### Supplied passage:
⟨

SCF(FBXW7)-mediated degradation of p53 promotes cell recovery after UV-induced DNA damage

Abstract

Eukaryotic cells have developed sophisticated mechanisms to ensure the integrity of the genome and prevent the transmission of altered genetic information to daughter cells. If this control system fails, accumulation of mutations would increase risk of diseases such as cancer. Ubiquitylation, an essential process for protein degradation and signal transduction, is critical for ensuring genome integrity as well as almost all cellular functions. Here, we investigated the role of the SKP1–Cullin‐1–F‐box protein (SCF)‐[F‐box and tryptophan‐aspartic acid (WD) repeat domain containing 7 (FBXW7)] ubiquitin ligase in cell proliferation by searching for targets implicated in this process. We identified a hitherto‐unknown FBXW7‐interacting protein, p53, which is phosphorylated by glycogen synthase kinase 3 at serine 33 and then ubiquitylated by SCF(FBXW7) and degraded. This ubiquitylation is carried out in normally growing cells but primarily after DNA damage. Specifically, we found that SCF(FBXW7)‐specific targeting of p53 is crucial for the recovery of cell proliferation after UV‐induced DNA damage. Furthermore, we observed that amplification of FBXW7 in wild‐type p53 tumors reduced the survival of patients with breast cancer. These results provide a rationale for using SCF(FBXW7) inhibitors in the treatment of this subset of tumors.—Galindo‐Moreno, M., Giráldez, S., Limón‐Mortés, M. C., Belmonte‐Fernández, A., Reed, S. I., Sáez, C., Japón, M. Á., Tortolero, M., Romero, F. SCF(FBXW7)‐mediated degradation of p53 promotes cell recovery after UV‐induced DNA damage.

⟩

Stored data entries
⟨

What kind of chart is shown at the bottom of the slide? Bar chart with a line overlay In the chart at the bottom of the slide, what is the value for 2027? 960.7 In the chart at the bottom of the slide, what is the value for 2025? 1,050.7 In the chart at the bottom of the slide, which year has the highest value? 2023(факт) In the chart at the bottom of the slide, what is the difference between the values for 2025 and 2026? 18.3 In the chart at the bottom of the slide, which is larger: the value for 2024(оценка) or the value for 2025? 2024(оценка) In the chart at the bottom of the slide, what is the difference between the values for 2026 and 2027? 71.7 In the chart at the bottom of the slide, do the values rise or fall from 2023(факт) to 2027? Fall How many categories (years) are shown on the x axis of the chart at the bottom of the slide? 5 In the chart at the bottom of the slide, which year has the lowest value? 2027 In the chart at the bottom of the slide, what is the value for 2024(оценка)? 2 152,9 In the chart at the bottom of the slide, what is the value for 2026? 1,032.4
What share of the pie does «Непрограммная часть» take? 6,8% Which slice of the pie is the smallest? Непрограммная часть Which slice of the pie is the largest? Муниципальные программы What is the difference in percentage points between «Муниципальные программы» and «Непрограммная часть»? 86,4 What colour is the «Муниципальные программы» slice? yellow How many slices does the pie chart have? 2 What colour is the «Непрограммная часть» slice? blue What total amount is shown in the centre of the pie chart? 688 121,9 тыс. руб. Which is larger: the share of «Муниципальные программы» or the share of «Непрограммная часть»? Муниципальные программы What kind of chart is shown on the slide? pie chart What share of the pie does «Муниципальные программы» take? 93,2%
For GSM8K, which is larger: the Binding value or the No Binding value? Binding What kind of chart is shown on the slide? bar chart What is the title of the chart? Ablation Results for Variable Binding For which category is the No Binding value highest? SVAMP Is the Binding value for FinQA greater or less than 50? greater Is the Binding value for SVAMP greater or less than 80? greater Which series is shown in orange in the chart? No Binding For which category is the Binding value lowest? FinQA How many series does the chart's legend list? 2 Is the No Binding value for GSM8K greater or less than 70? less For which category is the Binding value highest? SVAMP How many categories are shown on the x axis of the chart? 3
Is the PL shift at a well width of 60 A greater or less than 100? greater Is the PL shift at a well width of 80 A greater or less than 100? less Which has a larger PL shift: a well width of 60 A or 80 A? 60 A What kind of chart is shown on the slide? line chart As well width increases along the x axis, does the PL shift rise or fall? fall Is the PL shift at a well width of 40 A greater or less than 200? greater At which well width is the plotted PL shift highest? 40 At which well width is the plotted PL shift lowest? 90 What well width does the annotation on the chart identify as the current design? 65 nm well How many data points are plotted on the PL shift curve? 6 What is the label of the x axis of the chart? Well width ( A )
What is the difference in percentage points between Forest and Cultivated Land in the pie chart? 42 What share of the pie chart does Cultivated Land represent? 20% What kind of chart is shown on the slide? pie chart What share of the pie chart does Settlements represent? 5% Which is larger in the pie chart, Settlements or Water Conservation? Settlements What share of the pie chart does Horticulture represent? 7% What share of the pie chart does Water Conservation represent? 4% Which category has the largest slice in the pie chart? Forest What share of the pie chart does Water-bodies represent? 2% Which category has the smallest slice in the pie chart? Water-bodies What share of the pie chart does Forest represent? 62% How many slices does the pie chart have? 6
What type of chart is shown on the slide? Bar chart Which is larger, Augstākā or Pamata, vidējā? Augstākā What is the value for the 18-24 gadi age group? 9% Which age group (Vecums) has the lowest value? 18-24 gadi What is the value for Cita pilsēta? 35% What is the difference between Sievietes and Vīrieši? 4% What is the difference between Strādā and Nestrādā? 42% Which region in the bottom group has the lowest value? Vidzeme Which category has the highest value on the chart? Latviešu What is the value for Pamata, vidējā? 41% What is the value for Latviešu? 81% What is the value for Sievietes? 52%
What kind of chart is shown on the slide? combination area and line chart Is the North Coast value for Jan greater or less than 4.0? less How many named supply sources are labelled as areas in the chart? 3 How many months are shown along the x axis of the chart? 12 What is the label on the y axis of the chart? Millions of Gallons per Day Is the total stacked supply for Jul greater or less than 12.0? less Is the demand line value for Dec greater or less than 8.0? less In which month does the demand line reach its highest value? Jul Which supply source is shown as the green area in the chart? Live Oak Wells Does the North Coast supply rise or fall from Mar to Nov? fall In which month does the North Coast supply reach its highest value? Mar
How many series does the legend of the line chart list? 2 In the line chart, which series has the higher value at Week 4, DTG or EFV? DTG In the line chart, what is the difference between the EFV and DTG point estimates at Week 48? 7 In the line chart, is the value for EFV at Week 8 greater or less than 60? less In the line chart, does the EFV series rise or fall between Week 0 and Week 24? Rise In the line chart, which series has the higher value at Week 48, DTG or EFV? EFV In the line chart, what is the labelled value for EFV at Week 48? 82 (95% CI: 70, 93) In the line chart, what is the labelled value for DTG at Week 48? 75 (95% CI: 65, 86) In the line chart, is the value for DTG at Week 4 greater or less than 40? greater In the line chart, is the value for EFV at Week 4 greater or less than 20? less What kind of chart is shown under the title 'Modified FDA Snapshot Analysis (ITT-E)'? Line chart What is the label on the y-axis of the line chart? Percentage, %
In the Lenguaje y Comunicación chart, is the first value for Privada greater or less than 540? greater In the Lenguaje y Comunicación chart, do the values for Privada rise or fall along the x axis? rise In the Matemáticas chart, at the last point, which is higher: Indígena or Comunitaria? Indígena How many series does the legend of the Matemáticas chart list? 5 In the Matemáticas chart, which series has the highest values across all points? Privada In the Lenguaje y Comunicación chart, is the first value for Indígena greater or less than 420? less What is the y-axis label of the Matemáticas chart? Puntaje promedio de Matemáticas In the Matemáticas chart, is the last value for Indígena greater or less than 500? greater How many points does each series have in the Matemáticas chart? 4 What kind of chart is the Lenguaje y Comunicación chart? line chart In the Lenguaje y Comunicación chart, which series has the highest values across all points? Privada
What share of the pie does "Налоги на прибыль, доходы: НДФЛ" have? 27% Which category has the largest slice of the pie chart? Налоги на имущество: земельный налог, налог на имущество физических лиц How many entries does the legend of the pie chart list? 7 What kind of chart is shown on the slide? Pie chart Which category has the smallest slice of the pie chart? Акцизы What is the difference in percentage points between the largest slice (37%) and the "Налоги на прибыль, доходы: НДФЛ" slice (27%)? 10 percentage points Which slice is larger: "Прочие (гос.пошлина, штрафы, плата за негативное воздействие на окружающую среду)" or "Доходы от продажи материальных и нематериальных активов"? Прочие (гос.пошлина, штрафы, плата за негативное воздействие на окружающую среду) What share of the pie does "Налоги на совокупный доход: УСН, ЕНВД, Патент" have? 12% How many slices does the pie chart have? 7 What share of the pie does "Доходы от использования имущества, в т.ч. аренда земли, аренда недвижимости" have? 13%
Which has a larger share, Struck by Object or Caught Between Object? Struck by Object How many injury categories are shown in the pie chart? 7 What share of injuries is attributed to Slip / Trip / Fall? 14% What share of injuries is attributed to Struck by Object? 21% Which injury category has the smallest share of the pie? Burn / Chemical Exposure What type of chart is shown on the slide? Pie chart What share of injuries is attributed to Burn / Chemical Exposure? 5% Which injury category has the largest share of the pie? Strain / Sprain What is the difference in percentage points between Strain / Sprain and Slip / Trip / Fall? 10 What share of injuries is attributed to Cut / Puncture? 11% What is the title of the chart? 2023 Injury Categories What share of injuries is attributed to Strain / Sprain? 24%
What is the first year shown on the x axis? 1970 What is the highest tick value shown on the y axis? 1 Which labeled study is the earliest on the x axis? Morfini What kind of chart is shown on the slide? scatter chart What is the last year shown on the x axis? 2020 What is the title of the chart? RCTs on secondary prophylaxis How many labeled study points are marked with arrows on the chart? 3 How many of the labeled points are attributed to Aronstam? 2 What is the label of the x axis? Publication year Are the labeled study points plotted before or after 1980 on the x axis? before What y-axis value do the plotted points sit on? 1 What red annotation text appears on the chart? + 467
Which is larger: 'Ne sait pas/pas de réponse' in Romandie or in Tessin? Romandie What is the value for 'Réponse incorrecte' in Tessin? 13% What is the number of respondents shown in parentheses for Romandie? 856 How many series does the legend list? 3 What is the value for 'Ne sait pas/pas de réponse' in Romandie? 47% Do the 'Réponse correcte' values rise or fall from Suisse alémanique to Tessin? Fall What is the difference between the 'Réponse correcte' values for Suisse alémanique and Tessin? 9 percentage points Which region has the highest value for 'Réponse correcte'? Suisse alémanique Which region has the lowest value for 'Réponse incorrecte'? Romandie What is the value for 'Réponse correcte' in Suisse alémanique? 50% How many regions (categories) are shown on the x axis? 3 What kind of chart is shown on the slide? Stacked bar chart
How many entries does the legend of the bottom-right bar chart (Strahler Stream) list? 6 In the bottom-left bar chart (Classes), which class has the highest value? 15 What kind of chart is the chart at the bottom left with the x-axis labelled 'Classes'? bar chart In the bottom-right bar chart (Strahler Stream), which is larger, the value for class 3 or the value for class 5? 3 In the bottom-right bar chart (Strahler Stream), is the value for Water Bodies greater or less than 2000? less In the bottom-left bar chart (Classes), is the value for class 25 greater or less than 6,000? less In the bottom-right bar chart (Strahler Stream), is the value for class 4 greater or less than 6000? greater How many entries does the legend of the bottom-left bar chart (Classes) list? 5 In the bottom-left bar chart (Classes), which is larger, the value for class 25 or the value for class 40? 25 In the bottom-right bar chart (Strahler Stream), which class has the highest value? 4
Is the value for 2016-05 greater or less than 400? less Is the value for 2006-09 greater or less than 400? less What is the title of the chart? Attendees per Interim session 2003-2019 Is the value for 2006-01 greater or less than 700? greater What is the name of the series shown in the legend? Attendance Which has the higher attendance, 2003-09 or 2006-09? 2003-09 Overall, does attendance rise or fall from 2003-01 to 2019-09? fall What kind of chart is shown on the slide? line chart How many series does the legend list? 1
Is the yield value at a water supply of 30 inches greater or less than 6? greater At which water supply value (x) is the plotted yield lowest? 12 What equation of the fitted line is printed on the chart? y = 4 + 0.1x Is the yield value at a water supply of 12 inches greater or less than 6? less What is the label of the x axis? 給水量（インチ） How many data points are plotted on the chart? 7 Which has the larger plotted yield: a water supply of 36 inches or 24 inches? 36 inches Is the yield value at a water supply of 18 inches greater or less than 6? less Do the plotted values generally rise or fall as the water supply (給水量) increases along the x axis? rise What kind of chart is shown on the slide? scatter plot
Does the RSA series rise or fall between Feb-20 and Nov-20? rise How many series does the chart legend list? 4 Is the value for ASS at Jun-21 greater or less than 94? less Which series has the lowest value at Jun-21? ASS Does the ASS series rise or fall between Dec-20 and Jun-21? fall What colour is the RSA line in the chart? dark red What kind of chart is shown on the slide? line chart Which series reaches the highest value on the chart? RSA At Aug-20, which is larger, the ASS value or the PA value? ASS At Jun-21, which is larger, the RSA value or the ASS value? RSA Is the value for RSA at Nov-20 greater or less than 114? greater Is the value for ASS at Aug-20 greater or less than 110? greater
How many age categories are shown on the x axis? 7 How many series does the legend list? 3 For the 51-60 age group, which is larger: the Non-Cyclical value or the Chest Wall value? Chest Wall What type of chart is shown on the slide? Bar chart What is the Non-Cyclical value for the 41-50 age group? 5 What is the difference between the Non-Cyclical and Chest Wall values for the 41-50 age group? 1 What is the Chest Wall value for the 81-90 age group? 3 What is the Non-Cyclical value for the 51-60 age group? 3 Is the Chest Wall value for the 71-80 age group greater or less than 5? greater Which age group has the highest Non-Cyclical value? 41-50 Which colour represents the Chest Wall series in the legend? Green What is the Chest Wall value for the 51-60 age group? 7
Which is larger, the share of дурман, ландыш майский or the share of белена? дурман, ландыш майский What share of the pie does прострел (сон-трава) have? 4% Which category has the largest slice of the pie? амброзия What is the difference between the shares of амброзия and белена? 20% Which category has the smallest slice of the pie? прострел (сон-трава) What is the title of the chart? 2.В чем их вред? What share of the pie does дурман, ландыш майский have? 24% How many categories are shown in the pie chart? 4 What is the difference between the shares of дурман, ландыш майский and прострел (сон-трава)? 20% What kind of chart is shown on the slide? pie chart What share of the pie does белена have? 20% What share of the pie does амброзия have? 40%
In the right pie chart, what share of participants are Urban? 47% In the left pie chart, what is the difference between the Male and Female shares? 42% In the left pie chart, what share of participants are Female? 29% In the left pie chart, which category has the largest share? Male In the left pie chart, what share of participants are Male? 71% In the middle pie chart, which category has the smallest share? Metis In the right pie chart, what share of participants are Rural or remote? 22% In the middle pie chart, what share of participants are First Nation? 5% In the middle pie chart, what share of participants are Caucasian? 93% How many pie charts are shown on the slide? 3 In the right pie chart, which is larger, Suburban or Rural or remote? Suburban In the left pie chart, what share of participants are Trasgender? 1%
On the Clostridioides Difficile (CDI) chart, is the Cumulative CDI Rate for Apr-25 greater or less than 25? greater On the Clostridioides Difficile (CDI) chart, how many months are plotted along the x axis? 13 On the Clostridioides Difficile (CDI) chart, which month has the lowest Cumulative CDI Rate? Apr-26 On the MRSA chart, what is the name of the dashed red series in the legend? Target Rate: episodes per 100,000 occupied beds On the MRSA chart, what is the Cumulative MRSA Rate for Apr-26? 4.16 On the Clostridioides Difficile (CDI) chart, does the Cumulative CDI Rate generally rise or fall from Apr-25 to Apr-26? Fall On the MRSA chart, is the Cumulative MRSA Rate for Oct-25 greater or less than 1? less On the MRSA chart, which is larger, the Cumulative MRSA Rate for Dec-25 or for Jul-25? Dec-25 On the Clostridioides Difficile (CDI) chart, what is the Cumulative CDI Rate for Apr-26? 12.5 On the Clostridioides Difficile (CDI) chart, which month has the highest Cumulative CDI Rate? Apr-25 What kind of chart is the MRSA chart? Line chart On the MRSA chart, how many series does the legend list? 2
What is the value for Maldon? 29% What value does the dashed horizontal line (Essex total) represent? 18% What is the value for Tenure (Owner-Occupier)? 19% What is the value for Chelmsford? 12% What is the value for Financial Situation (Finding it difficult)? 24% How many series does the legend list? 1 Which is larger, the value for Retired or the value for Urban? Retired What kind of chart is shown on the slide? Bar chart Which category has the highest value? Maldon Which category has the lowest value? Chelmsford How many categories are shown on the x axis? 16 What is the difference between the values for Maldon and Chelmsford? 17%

⟩

### What the task asks:
In the abstract on SCF(FBXW7)-mediated degradation of p53, which kinase phosphorylates p53 at serine 33?

### Response to the exercise:
Glycogen synthase kinase 3